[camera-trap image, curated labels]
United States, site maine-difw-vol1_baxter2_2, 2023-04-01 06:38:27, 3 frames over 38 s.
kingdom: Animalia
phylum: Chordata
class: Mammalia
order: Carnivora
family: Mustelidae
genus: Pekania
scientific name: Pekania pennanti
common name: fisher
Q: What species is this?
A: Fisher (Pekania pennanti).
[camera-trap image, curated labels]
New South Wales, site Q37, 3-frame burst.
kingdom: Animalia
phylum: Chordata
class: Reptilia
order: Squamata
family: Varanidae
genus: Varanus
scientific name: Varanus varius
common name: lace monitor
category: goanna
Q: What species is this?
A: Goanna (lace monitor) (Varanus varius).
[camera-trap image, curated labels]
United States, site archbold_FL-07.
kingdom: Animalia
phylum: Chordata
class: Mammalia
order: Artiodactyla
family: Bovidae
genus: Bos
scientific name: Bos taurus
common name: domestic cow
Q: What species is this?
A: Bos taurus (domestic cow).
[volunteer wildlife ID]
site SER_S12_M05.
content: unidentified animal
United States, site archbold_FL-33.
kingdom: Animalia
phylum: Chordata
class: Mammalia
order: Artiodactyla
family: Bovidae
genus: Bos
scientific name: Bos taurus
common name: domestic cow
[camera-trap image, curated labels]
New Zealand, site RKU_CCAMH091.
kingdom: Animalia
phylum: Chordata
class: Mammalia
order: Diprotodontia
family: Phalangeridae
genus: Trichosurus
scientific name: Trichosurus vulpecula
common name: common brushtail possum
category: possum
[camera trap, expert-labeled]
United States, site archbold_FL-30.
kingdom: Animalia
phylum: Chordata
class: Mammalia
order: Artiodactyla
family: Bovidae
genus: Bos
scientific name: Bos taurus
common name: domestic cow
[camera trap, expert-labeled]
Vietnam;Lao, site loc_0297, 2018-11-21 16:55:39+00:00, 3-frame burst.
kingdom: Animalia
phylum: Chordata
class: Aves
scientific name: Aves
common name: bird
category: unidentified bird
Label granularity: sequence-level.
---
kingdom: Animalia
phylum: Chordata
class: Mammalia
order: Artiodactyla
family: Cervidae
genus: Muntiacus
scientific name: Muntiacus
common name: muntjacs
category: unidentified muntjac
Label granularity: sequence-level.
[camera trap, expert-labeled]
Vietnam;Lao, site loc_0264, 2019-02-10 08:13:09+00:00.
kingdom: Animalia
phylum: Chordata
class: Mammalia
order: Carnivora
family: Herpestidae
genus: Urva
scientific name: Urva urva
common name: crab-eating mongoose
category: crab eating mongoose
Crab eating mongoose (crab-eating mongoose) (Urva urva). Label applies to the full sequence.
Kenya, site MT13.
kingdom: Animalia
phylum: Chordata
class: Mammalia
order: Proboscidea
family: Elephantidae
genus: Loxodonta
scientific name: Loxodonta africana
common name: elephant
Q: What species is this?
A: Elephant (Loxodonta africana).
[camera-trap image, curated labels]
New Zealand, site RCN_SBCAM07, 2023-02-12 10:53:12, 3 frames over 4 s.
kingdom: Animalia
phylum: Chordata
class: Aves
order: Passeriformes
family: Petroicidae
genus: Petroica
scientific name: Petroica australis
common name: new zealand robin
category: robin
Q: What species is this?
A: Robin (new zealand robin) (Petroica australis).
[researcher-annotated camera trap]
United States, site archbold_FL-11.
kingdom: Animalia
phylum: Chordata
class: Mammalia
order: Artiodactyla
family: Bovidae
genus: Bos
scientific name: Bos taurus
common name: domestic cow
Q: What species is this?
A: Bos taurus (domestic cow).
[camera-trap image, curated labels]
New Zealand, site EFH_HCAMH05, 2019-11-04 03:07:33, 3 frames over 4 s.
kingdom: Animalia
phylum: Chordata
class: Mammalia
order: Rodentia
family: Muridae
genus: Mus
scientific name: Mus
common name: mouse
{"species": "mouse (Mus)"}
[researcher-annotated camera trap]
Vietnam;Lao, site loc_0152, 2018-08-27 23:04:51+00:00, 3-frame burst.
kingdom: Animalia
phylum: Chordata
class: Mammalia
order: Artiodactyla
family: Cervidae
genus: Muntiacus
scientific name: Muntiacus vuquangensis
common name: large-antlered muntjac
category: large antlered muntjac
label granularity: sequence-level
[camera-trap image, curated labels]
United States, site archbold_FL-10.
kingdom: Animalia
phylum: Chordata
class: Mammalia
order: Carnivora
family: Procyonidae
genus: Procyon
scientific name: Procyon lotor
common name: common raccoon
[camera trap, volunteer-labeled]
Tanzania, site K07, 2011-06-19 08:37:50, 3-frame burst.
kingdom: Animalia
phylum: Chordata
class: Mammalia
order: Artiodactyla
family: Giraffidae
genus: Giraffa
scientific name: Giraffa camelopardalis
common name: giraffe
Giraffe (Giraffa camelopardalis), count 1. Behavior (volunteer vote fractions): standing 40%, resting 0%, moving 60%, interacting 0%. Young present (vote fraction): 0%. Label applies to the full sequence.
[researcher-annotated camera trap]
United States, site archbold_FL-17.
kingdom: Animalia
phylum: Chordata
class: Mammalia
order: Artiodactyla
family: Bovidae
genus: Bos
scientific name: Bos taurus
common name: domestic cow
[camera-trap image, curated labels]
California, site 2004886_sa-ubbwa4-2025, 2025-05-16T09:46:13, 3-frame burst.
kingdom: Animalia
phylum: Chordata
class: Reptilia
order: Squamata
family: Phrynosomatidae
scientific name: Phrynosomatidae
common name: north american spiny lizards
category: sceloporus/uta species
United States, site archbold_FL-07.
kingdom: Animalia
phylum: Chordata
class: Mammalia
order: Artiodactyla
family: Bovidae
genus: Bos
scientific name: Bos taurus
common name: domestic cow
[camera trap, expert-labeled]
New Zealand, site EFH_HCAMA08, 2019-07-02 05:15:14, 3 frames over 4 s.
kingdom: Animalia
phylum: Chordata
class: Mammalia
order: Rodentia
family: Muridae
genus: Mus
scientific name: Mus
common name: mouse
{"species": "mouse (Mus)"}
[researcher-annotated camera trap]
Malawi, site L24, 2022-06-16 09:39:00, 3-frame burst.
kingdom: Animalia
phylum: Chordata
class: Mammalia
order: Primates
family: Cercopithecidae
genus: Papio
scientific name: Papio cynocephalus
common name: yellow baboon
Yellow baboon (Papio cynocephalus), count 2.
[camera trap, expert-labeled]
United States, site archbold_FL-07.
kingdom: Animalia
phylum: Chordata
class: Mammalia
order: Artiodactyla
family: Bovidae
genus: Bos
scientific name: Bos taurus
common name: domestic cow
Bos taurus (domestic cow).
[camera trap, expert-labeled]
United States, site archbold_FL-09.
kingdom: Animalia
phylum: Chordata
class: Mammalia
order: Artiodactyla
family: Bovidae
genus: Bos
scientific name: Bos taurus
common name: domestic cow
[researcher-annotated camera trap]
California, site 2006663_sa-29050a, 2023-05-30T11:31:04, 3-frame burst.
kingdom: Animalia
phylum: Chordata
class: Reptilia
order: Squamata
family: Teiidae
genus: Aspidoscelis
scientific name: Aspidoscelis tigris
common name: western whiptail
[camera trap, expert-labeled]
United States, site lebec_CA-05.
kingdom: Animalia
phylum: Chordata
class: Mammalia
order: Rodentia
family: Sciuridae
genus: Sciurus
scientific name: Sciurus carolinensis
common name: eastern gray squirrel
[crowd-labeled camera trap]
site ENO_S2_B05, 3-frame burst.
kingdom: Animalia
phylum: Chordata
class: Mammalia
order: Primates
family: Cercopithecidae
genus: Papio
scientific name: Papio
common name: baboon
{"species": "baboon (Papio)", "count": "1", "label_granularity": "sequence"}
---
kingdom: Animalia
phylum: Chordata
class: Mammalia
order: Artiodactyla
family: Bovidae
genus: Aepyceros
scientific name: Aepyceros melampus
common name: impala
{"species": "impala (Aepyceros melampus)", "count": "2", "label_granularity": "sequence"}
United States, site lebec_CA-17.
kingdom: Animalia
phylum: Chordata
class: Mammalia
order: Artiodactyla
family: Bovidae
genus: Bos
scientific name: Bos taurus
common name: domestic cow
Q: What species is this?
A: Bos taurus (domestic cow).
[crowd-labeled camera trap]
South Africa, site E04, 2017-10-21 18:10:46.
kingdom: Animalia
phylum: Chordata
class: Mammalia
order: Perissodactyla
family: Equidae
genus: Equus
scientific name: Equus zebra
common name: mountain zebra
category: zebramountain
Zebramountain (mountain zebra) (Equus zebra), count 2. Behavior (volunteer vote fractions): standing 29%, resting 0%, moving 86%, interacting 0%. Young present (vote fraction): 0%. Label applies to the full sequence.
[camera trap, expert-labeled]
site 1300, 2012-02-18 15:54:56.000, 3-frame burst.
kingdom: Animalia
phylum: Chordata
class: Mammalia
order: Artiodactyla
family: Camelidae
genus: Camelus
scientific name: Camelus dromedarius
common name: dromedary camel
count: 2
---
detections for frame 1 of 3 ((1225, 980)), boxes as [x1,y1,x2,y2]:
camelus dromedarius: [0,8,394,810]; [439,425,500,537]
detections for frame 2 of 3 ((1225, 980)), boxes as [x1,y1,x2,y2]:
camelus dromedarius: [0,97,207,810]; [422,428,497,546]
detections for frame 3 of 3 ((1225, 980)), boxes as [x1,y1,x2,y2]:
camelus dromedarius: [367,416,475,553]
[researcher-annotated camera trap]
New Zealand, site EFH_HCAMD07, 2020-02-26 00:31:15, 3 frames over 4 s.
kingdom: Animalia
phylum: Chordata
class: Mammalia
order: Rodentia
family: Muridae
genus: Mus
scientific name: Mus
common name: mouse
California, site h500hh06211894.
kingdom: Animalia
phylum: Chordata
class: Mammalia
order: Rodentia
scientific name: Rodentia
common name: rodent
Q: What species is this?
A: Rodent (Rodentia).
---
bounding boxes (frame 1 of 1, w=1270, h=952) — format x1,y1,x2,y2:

┄┄┄┄┄┄┄┄┄┄

:: Your goal ::
Start at the line containing "New Zealand, site EFH_HCAMD07, 2020-02-26". Repeat it and each line after it, word for word, to the end of the records.

:: Reply to the exercise ::
New Zealand, site EFH_HCAMD07, 2020-02-26 00:31:15, 3 frames over 4 s.
kingdom: Animalia
phylum: Chordata
class: Mammalia
order: Rodentia
family: Muridae
genus: Mus
scientific name: Mus
common name: mouse
California, site h500hh06211894.
kingdom: Animalia
phylum: Chordata
class: Mammalia
order: Rodentia
scientific name: Rodentia
common name: rodent
Q: What species is this?
A: Rodent (Rodentia).
---
bounding boxes (frame 1 of 1, w=1270, h=952) — format x1,y1,x2,y2:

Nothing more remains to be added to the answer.